Testo ▸

Come accennavamo qualche giorno fa su queste pagine, chi frequenta il nostro sito e le nostre iniziative editoriali conoscerà senz'altro Luca Sartori. Si tratta di uno degli apocrifisti della nuova generazione tra i migliori in circolazione. Di recente ha lasciato i panni di apocrifista e traduttore per vestire quelli di saggista. Con Luca abbiamo fatto una lunga chiacchierata in merito al suo saggio Oltre il "sacro canone", edito da ARAS Edizioni.

In questo tuo saggio tracci una storia editoriale e i crossover tra generi e personaggi come per esempio Holmes con William Shakespeare, Jack the Ripper, Jekyll e Hyde, Arsenio Lupin, Sigmund Freud e altre figure storiche e della letteratura. Com'è nata l'idea di fondo e come si sviluppano le oltre 400 pagine che hai scritto?

L’idea di fondo è nata dalla mia tesi di laurea, che verteva appunto su quest’argomento. Ma una tesi non mi sembrava abbastanza, poiché per sua natura ha dei limiti di lunghezza, è destinata a un pubblico esclusivamente accademico e non è concepita per durare nel tempo. Avevo l’impressione che mancasse un saggio sul tema degli apocrifi a fronte di migliaia di pubblicazioni dedicate al Canone holmesiano, un qualcosa che mediasse tra la cultura accademica e quella più divulgativa-popolare, fermo restando un approccio “higher criticism”. Il mio testo è tripartito e va dal generale/teorico all’antologico/particolare. La prima parte è esclusivamente storico-teorica, incentrata sulle definizioni e alle problematiche scrittorie più specialistiche. La seconda parte è un tentativo di compendiare la storia dell’apocrifo dalle origini tardo vittoriane fino al secondo dopoguerra. La terza parte è a conti fatti una vera e propria “close reading” di cinque romanzi apocrifi di autori angloamericani che hanno goduto di un certo riscontro del pubblico. M’interessava mettere a confronto apocrifi di autori diversi per illustrare le diverse tecniche narrative che nel caso dell’apocrifo rappresentano quelle varianti grazie alle quali questo genere letterario si mantiene vivo e originale. Il fil rouge di tutto il saggio è comunque la grande attenzione ai testi. Il testo è sempre il punto di partenza, per quanto mi riguarda, sia che si parli di Canone sia che si parli di apocrifi. Infatti le citazioni testuali in lingua originale abbondano e costituiscono un corpus che ha anche la funzione di intertesto rispetto a ciò che ho scritto di mio pugno, e l’intertestualità, come ben sappiamo, è una caratteristica peculiare dell’apocrifo o pastiche che dir si voglia.  

Cosa si deve aspettare il lettore da questo saggio?

Credo che ogni lettore, quando comincia a immergersi in un qualsivoglia libro, si aspetti di trovarci qualcosa che lo affascini e che gli suggerisca delle cose che gli sono sempre girate in testa ma che non è mai riuscito a mettere a fuoco. Trattandosi di un saggio, è chiaro che lo scopo non è solo il mero intrattenimento come può invece accadere per un’opera di narrativa. L’ambizione di questo saggio è anche un po’ didattica, lo ammetto, ma senza dimenticare il vecchio adagio latino “ludendo docere”. Il fondamento di tutta la letteratura apocrifa, dopotutto, è appunto il “Grande Gioco”.

Dati riportati ▸
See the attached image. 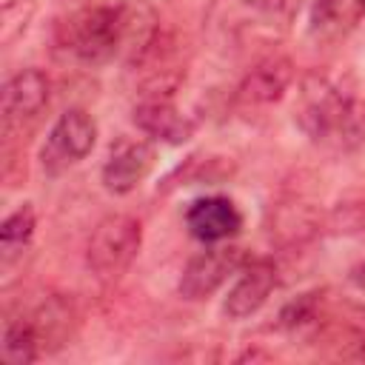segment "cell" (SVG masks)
<instances>
[{
	"label": "cell",
	"instance_id": "1",
	"mask_svg": "<svg viewBox=\"0 0 365 365\" xmlns=\"http://www.w3.org/2000/svg\"><path fill=\"white\" fill-rule=\"evenodd\" d=\"M125 20L123 6H88L66 17L57 29V40L66 51L88 66H103L123 57Z\"/></svg>",
	"mask_w": 365,
	"mask_h": 365
},
{
	"label": "cell",
	"instance_id": "2",
	"mask_svg": "<svg viewBox=\"0 0 365 365\" xmlns=\"http://www.w3.org/2000/svg\"><path fill=\"white\" fill-rule=\"evenodd\" d=\"M140 245H143L140 220L131 214H108L106 220L97 222L91 240H88L86 265L103 282L120 279L137 259Z\"/></svg>",
	"mask_w": 365,
	"mask_h": 365
},
{
	"label": "cell",
	"instance_id": "3",
	"mask_svg": "<svg viewBox=\"0 0 365 365\" xmlns=\"http://www.w3.org/2000/svg\"><path fill=\"white\" fill-rule=\"evenodd\" d=\"M288 0H217L211 6L214 29L240 46H254L282 34Z\"/></svg>",
	"mask_w": 365,
	"mask_h": 365
},
{
	"label": "cell",
	"instance_id": "4",
	"mask_svg": "<svg viewBox=\"0 0 365 365\" xmlns=\"http://www.w3.org/2000/svg\"><path fill=\"white\" fill-rule=\"evenodd\" d=\"M354 94L336 86L325 74H308L299 88V103H297V123L299 128L319 145H334L336 128L351 106Z\"/></svg>",
	"mask_w": 365,
	"mask_h": 365
},
{
	"label": "cell",
	"instance_id": "5",
	"mask_svg": "<svg viewBox=\"0 0 365 365\" xmlns=\"http://www.w3.org/2000/svg\"><path fill=\"white\" fill-rule=\"evenodd\" d=\"M97 143V123L86 108H68L57 117V123L51 125L43 151H40V163L43 171L48 177L63 174L66 168L77 165L80 160H86L91 154Z\"/></svg>",
	"mask_w": 365,
	"mask_h": 365
},
{
	"label": "cell",
	"instance_id": "6",
	"mask_svg": "<svg viewBox=\"0 0 365 365\" xmlns=\"http://www.w3.org/2000/svg\"><path fill=\"white\" fill-rule=\"evenodd\" d=\"M245 251L237 248V245H214V248H205L200 251L197 257L188 259V265L182 268V277H180V297L182 299H208L228 277H234L242 265H245Z\"/></svg>",
	"mask_w": 365,
	"mask_h": 365
},
{
	"label": "cell",
	"instance_id": "7",
	"mask_svg": "<svg viewBox=\"0 0 365 365\" xmlns=\"http://www.w3.org/2000/svg\"><path fill=\"white\" fill-rule=\"evenodd\" d=\"M157 163V151L154 145H148L145 140H117L103 163V185L111 194H128L134 191L151 171Z\"/></svg>",
	"mask_w": 365,
	"mask_h": 365
},
{
	"label": "cell",
	"instance_id": "8",
	"mask_svg": "<svg viewBox=\"0 0 365 365\" xmlns=\"http://www.w3.org/2000/svg\"><path fill=\"white\" fill-rule=\"evenodd\" d=\"M48 77L40 68H23L3 86V128L11 134V128H23V123H31L40 117V111L48 103Z\"/></svg>",
	"mask_w": 365,
	"mask_h": 365
},
{
	"label": "cell",
	"instance_id": "9",
	"mask_svg": "<svg viewBox=\"0 0 365 365\" xmlns=\"http://www.w3.org/2000/svg\"><path fill=\"white\" fill-rule=\"evenodd\" d=\"M185 228L200 242H222L240 234L242 214L228 197H200L185 208Z\"/></svg>",
	"mask_w": 365,
	"mask_h": 365
},
{
	"label": "cell",
	"instance_id": "10",
	"mask_svg": "<svg viewBox=\"0 0 365 365\" xmlns=\"http://www.w3.org/2000/svg\"><path fill=\"white\" fill-rule=\"evenodd\" d=\"M274 288H277V268L268 259L245 262L240 268V279L231 285V291L222 302V314L228 319H245L268 302Z\"/></svg>",
	"mask_w": 365,
	"mask_h": 365
},
{
	"label": "cell",
	"instance_id": "11",
	"mask_svg": "<svg viewBox=\"0 0 365 365\" xmlns=\"http://www.w3.org/2000/svg\"><path fill=\"white\" fill-rule=\"evenodd\" d=\"M134 125L168 145H182L194 134V123L171 103V97H143L134 106Z\"/></svg>",
	"mask_w": 365,
	"mask_h": 365
},
{
	"label": "cell",
	"instance_id": "12",
	"mask_svg": "<svg viewBox=\"0 0 365 365\" xmlns=\"http://www.w3.org/2000/svg\"><path fill=\"white\" fill-rule=\"evenodd\" d=\"M291 83H294V63L288 57H268L242 77L237 88V100L245 106H268L279 100Z\"/></svg>",
	"mask_w": 365,
	"mask_h": 365
},
{
	"label": "cell",
	"instance_id": "13",
	"mask_svg": "<svg viewBox=\"0 0 365 365\" xmlns=\"http://www.w3.org/2000/svg\"><path fill=\"white\" fill-rule=\"evenodd\" d=\"M3 359L9 365H29L40 356V336H37V328L29 317H17V319H9L6 328H3Z\"/></svg>",
	"mask_w": 365,
	"mask_h": 365
},
{
	"label": "cell",
	"instance_id": "14",
	"mask_svg": "<svg viewBox=\"0 0 365 365\" xmlns=\"http://www.w3.org/2000/svg\"><path fill=\"white\" fill-rule=\"evenodd\" d=\"M322 225H325V220L317 208H311V205H285L274 217L271 237H277L279 242H302V240L314 237Z\"/></svg>",
	"mask_w": 365,
	"mask_h": 365
},
{
	"label": "cell",
	"instance_id": "15",
	"mask_svg": "<svg viewBox=\"0 0 365 365\" xmlns=\"http://www.w3.org/2000/svg\"><path fill=\"white\" fill-rule=\"evenodd\" d=\"M34 225H37V217H34L31 205H20L14 214H9L3 220V225H0V257H3V265H9L17 257H23V251L29 248V242L34 237Z\"/></svg>",
	"mask_w": 365,
	"mask_h": 365
},
{
	"label": "cell",
	"instance_id": "16",
	"mask_svg": "<svg viewBox=\"0 0 365 365\" xmlns=\"http://www.w3.org/2000/svg\"><path fill=\"white\" fill-rule=\"evenodd\" d=\"M325 228L334 234H365V197L351 200V202H339L325 217Z\"/></svg>",
	"mask_w": 365,
	"mask_h": 365
},
{
	"label": "cell",
	"instance_id": "17",
	"mask_svg": "<svg viewBox=\"0 0 365 365\" xmlns=\"http://www.w3.org/2000/svg\"><path fill=\"white\" fill-rule=\"evenodd\" d=\"M34 14V0H6L3 6V23H0V40L3 46H11L29 26Z\"/></svg>",
	"mask_w": 365,
	"mask_h": 365
},
{
	"label": "cell",
	"instance_id": "18",
	"mask_svg": "<svg viewBox=\"0 0 365 365\" xmlns=\"http://www.w3.org/2000/svg\"><path fill=\"white\" fill-rule=\"evenodd\" d=\"M342 3H345V0H314V6H311V23H314V29L328 26V23L339 14Z\"/></svg>",
	"mask_w": 365,
	"mask_h": 365
},
{
	"label": "cell",
	"instance_id": "19",
	"mask_svg": "<svg viewBox=\"0 0 365 365\" xmlns=\"http://www.w3.org/2000/svg\"><path fill=\"white\" fill-rule=\"evenodd\" d=\"M351 282H354L359 291H365V262L356 265V268H351Z\"/></svg>",
	"mask_w": 365,
	"mask_h": 365
},
{
	"label": "cell",
	"instance_id": "20",
	"mask_svg": "<svg viewBox=\"0 0 365 365\" xmlns=\"http://www.w3.org/2000/svg\"><path fill=\"white\" fill-rule=\"evenodd\" d=\"M359 356H362V359H365V339H362V342H359Z\"/></svg>",
	"mask_w": 365,
	"mask_h": 365
}]
</instances>
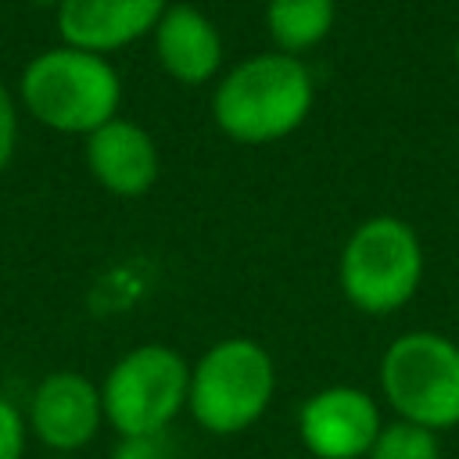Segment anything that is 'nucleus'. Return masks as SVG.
<instances>
[{
    "label": "nucleus",
    "mask_w": 459,
    "mask_h": 459,
    "mask_svg": "<svg viewBox=\"0 0 459 459\" xmlns=\"http://www.w3.org/2000/svg\"><path fill=\"white\" fill-rule=\"evenodd\" d=\"M316 104V82L301 57L265 50L219 75L212 118L237 143H276L290 136Z\"/></svg>",
    "instance_id": "f257e3e1"
},
{
    "label": "nucleus",
    "mask_w": 459,
    "mask_h": 459,
    "mask_svg": "<svg viewBox=\"0 0 459 459\" xmlns=\"http://www.w3.org/2000/svg\"><path fill=\"white\" fill-rule=\"evenodd\" d=\"M18 100L54 133L90 136L118 115L122 79L108 57L61 43L22 68Z\"/></svg>",
    "instance_id": "f03ea898"
},
{
    "label": "nucleus",
    "mask_w": 459,
    "mask_h": 459,
    "mask_svg": "<svg viewBox=\"0 0 459 459\" xmlns=\"http://www.w3.org/2000/svg\"><path fill=\"white\" fill-rule=\"evenodd\" d=\"M273 391V355L251 337H226L190 366L186 409L208 434H240L265 416Z\"/></svg>",
    "instance_id": "7ed1b4c3"
},
{
    "label": "nucleus",
    "mask_w": 459,
    "mask_h": 459,
    "mask_svg": "<svg viewBox=\"0 0 459 459\" xmlns=\"http://www.w3.org/2000/svg\"><path fill=\"white\" fill-rule=\"evenodd\" d=\"M337 280L359 312H398L423 280V244L416 230L398 215H369L344 240Z\"/></svg>",
    "instance_id": "20e7f679"
},
{
    "label": "nucleus",
    "mask_w": 459,
    "mask_h": 459,
    "mask_svg": "<svg viewBox=\"0 0 459 459\" xmlns=\"http://www.w3.org/2000/svg\"><path fill=\"white\" fill-rule=\"evenodd\" d=\"M380 391L398 420L427 430L459 423V344L434 330L398 333L380 359Z\"/></svg>",
    "instance_id": "39448f33"
},
{
    "label": "nucleus",
    "mask_w": 459,
    "mask_h": 459,
    "mask_svg": "<svg viewBox=\"0 0 459 459\" xmlns=\"http://www.w3.org/2000/svg\"><path fill=\"white\" fill-rule=\"evenodd\" d=\"M190 394V366L169 344L126 351L100 384L104 420L118 437H158L179 416Z\"/></svg>",
    "instance_id": "423d86ee"
},
{
    "label": "nucleus",
    "mask_w": 459,
    "mask_h": 459,
    "mask_svg": "<svg viewBox=\"0 0 459 459\" xmlns=\"http://www.w3.org/2000/svg\"><path fill=\"white\" fill-rule=\"evenodd\" d=\"M380 427L377 398L355 384H330L298 409V437L312 459H366Z\"/></svg>",
    "instance_id": "0eeeda50"
},
{
    "label": "nucleus",
    "mask_w": 459,
    "mask_h": 459,
    "mask_svg": "<svg viewBox=\"0 0 459 459\" xmlns=\"http://www.w3.org/2000/svg\"><path fill=\"white\" fill-rule=\"evenodd\" d=\"M29 430L54 452H75L86 448L100 423H104V402L100 387L72 369L50 373L36 384L25 412Z\"/></svg>",
    "instance_id": "6e6552de"
},
{
    "label": "nucleus",
    "mask_w": 459,
    "mask_h": 459,
    "mask_svg": "<svg viewBox=\"0 0 459 459\" xmlns=\"http://www.w3.org/2000/svg\"><path fill=\"white\" fill-rule=\"evenodd\" d=\"M165 7L169 0H65L54 18L65 47L108 57L154 32Z\"/></svg>",
    "instance_id": "1a4fd4ad"
},
{
    "label": "nucleus",
    "mask_w": 459,
    "mask_h": 459,
    "mask_svg": "<svg viewBox=\"0 0 459 459\" xmlns=\"http://www.w3.org/2000/svg\"><path fill=\"white\" fill-rule=\"evenodd\" d=\"M90 176L115 197H143L158 179V147L133 118H111L86 136Z\"/></svg>",
    "instance_id": "9d476101"
},
{
    "label": "nucleus",
    "mask_w": 459,
    "mask_h": 459,
    "mask_svg": "<svg viewBox=\"0 0 459 459\" xmlns=\"http://www.w3.org/2000/svg\"><path fill=\"white\" fill-rule=\"evenodd\" d=\"M154 54L169 79L183 86L212 82L222 72V36L215 22L194 4H169L154 25Z\"/></svg>",
    "instance_id": "9b49d317"
},
{
    "label": "nucleus",
    "mask_w": 459,
    "mask_h": 459,
    "mask_svg": "<svg viewBox=\"0 0 459 459\" xmlns=\"http://www.w3.org/2000/svg\"><path fill=\"white\" fill-rule=\"evenodd\" d=\"M337 18V0H269L265 4V29L276 50L283 54H308L316 50Z\"/></svg>",
    "instance_id": "f8f14e48"
},
{
    "label": "nucleus",
    "mask_w": 459,
    "mask_h": 459,
    "mask_svg": "<svg viewBox=\"0 0 459 459\" xmlns=\"http://www.w3.org/2000/svg\"><path fill=\"white\" fill-rule=\"evenodd\" d=\"M366 459H441V445L434 430L409 420H391L380 427Z\"/></svg>",
    "instance_id": "ddd939ff"
},
{
    "label": "nucleus",
    "mask_w": 459,
    "mask_h": 459,
    "mask_svg": "<svg viewBox=\"0 0 459 459\" xmlns=\"http://www.w3.org/2000/svg\"><path fill=\"white\" fill-rule=\"evenodd\" d=\"M25 437H29L25 416L0 394V459H22L25 455Z\"/></svg>",
    "instance_id": "4468645a"
},
{
    "label": "nucleus",
    "mask_w": 459,
    "mask_h": 459,
    "mask_svg": "<svg viewBox=\"0 0 459 459\" xmlns=\"http://www.w3.org/2000/svg\"><path fill=\"white\" fill-rule=\"evenodd\" d=\"M14 147H18V108L11 90L0 82V172L11 165Z\"/></svg>",
    "instance_id": "2eb2a0df"
},
{
    "label": "nucleus",
    "mask_w": 459,
    "mask_h": 459,
    "mask_svg": "<svg viewBox=\"0 0 459 459\" xmlns=\"http://www.w3.org/2000/svg\"><path fill=\"white\" fill-rule=\"evenodd\" d=\"M111 459H169L165 434H158V437H122L111 452Z\"/></svg>",
    "instance_id": "dca6fc26"
},
{
    "label": "nucleus",
    "mask_w": 459,
    "mask_h": 459,
    "mask_svg": "<svg viewBox=\"0 0 459 459\" xmlns=\"http://www.w3.org/2000/svg\"><path fill=\"white\" fill-rule=\"evenodd\" d=\"M29 4H32V7H50V11H57L65 0H29Z\"/></svg>",
    "instance_id": "f3484780"
},
{
    "label": "nucleus",
    "mask_w": 459,
    "mask_h": 459,
    "mask_svg": "<svg viewBox=\"0 0 459 459\" xmlns=\"http://www.w3.org/2000/svg\"><path fill=\"white\" fill-rule=\"evenodd\" d=\"M455 68H459V39H455Z\"/></svg>",
    "instance_id": "a211bd4d"
}]
</instances>
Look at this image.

Esercizi ▸
a) Riscrivi come elenco puntato il paragrafo dell'intervista che comincia con «L'idea di fondo è nata», mantenendone i fatti principali.
b) Trascrivi dall'intervista il passo compreso tra «Come accennavamo qualche» e «che hai scritto?», estremi inclusi.
Le righe riportate dopo l'intervista sono materiale a sé, distinto dal testo.

Esercizi svolti ▸
a)
- L'idea nasce dalla tesi di laurea dell'autore, dedicata allo stesso argomento.
- Una tesi non bastava: ha limiti di lunghezza, si rivolge solo a un pubblico accademico e non è concepita per durare nel tempo.
- Mancava un saggio sugli apocrifi, a fronte di migliaia di pubblicazioni sul Canone holmesiano. Serviva un'opera che mediasse tra cultura accademica e cultura divulgativa-popolare, mantenendo un approccio "higher criticism".
- Il saggio è diviso in tre parti e procede dal generale/teorico all'antologico/particolare:
  - la prima parte è storico-teorica e riguarda definizioni e problematiche scrittorie specialistiche;
  - la seconda riassume la storia dell'apocrifo dalle origini tardo vittoriane al secondo dopoguerra;
  - la terza è una "close reading" di cinque romanzi apocrifi di autori angloamericani con un certo riscontro di pubblico. I romanzi sono messi a confronto per illustrarne le diverse tecniche narrative.
- Il filo conduttore è la grande attenzione ai testi, punto di partenza sia per il Canone sia per gli apocrifi.
- Le numerose citazioni in lingua originale fanno da intertesto, e l'intertestualità è una caratteristica tipica dell'apocrifo o pastiche.

b)
Come accennavamo qualche giorno fa su queste pagine, chi frequenta il nostro sito e le nostre iniziative editoriali conoscerà senz'altro Luca Sartori. Si tratta di uno degli apocrifisti della nuova generazione tra i migliori in circolazione. Di recente ha lasciato i panni di apocrifista e traduttore per vestire quelli di saggista. Con Luca abbiamo fatto una lunga chiacchierata in merito al suo saggio Oltre il "sacro canone", edito da ARAS Edizioni.

In questo tuo saggio tracci una storia editoriale e i crossover tra generi e personaggi come per esempio Holmes con William Shakespeare, Jack the Ripper, Jekyll e Hyde, Arsenio Lupin, Sigmund Freud e altre figure storiche e della letteratura. Com'è nata l'idea di fondo e come si sviluppano le oltre 400 pagine che hai scritto?